## Apply what you read
**A)** Rewrite the paragraph of the review that begins "The next layer of ugliness" as a short bulleted list that keeps its main facts.
**B)** Copy everything in the review from "But the third" down to "paperback in October.)", swapping "paperback" for "hardcover".

## Source document
____
The Man from the Train
Bill James’ The Man from the Train is an ugly book, but for the most part you shouldn’t read that as a criticism. It’s ugly in three ways, and two of those were certainly unavoidable given the subject – the murders of more than 100 people in the early part of the 20th Century.
But the third way could have been mitigated to at least some degree. It would have been an admittedly difficult task, but the book – admirable though it is in several ways – is fundamentally unsatisfying. (It was published last year, and will be out in paperback in October.)
The primary ugliness is obvious. James, researching and writing with his daughter Rachel McCarthy James, explores dozens of gruesome mass murders promising to tie a great number of them to a single perpetrator who traveled the country by train.
The next layer of ugliness is communities’ response to the murders, which almost always involved finding a scapegoat. A horrific portion of those folks were lynched or legally executed, and it shouldn’t surprise you that racism played a substantial role in a lot of those.
____
## Extracted records
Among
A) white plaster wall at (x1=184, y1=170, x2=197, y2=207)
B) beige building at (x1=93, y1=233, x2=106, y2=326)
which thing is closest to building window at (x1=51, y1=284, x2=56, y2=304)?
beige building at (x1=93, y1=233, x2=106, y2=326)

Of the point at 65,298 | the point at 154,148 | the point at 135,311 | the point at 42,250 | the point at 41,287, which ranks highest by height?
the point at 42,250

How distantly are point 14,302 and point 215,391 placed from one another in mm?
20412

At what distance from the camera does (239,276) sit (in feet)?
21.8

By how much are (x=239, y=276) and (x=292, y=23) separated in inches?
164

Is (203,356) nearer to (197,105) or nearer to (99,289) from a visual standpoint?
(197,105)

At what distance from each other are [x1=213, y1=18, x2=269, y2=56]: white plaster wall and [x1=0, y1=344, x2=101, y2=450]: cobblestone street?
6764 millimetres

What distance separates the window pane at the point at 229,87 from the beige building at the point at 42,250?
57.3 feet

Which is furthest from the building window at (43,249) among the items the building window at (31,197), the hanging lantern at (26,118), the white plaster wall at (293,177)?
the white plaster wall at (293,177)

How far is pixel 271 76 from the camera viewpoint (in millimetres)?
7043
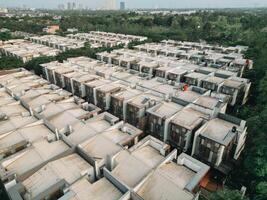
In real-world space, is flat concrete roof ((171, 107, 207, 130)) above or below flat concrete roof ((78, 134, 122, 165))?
Answer: above

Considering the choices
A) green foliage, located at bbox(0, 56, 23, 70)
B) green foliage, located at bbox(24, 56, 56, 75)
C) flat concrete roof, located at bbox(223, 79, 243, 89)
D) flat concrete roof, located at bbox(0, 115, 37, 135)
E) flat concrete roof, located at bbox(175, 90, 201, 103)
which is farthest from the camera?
green foliage, located at bbox(24, 56, 56, 75)

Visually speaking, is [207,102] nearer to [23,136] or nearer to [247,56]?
[23,136]

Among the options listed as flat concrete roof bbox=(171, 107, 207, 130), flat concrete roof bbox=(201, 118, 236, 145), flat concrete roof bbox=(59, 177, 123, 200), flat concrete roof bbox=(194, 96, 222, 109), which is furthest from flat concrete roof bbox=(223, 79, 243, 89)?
flat concrete roof bbox=(59, 177, 123, 200)

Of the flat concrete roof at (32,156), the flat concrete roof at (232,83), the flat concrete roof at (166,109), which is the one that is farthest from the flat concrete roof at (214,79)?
the flat concrete roof at (32,156)

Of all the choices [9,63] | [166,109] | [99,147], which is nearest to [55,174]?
[99,147]

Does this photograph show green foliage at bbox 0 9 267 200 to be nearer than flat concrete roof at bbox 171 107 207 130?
Yes

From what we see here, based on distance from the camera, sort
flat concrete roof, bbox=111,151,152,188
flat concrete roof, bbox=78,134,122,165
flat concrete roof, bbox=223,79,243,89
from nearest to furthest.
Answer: flat concrete roof, bbox=111,151,152,188 → flat concrete roof, bbox=78,134,122,165 → flat concrete roof, bbox=223,79,243,89

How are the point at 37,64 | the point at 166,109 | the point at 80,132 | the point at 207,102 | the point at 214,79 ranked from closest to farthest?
the point at 80,132, the point at 166,109, the point at 207,102, the point at 214,79, the point at 37,64

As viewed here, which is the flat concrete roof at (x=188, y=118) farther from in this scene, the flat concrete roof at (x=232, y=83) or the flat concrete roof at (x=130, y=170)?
the flat concrete roof at (x=232, y=83)

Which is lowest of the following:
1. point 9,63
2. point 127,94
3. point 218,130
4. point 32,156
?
point 32,156

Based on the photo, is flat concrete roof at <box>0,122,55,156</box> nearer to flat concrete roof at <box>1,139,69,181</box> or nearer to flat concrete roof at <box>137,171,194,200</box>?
flat concrete roof at <box>1,139,69,181</box>

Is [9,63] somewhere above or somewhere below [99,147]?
above

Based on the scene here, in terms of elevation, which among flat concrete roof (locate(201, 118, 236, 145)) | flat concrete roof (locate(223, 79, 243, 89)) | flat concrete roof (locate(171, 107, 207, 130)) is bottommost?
flat concrete roof (locate(201, 118, 236, 145))
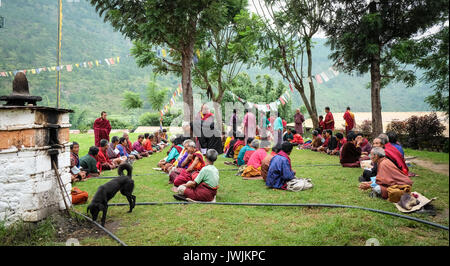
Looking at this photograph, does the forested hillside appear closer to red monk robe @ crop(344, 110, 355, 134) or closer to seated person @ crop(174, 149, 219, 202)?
red monk robe @ crop(344, 110, 355, 134)

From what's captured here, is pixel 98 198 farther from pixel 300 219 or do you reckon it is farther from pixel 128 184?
pixel 300 219

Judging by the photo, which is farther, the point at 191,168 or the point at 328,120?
the point at 328,120

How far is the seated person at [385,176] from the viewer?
436 centimetres

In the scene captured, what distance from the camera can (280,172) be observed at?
5516 millimetres

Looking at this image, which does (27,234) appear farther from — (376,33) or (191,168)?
(376,33)

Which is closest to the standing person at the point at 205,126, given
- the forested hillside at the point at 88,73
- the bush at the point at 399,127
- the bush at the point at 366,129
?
the bush at the point at 399,127

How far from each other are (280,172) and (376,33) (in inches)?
242

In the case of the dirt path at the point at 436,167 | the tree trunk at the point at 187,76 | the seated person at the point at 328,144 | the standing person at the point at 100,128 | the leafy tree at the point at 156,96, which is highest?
the leafy tree at the point at 156,96

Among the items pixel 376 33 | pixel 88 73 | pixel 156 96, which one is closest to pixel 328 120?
pixel 376 33

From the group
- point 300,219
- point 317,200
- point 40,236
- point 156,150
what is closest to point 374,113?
point 317,200

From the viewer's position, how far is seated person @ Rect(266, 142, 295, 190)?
5.48 m

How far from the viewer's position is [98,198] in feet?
12.0

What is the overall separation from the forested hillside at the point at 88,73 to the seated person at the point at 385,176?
____
## Solutions to the problems
**A)**
- Communities almost always responded to the murders by finding a scapegoat.
- A horrific share of those scapegoats were lynched or legally executed.
- Racism played a substantial role in many of those cases.

**B)**
But the third way could have been mitigated to at least some degree. It would have been an admittedly difficult task, but the book – admirable though it is in several ways – is fundamentally unsatisfying. (It was published last year, and will be out in hardcover in October.)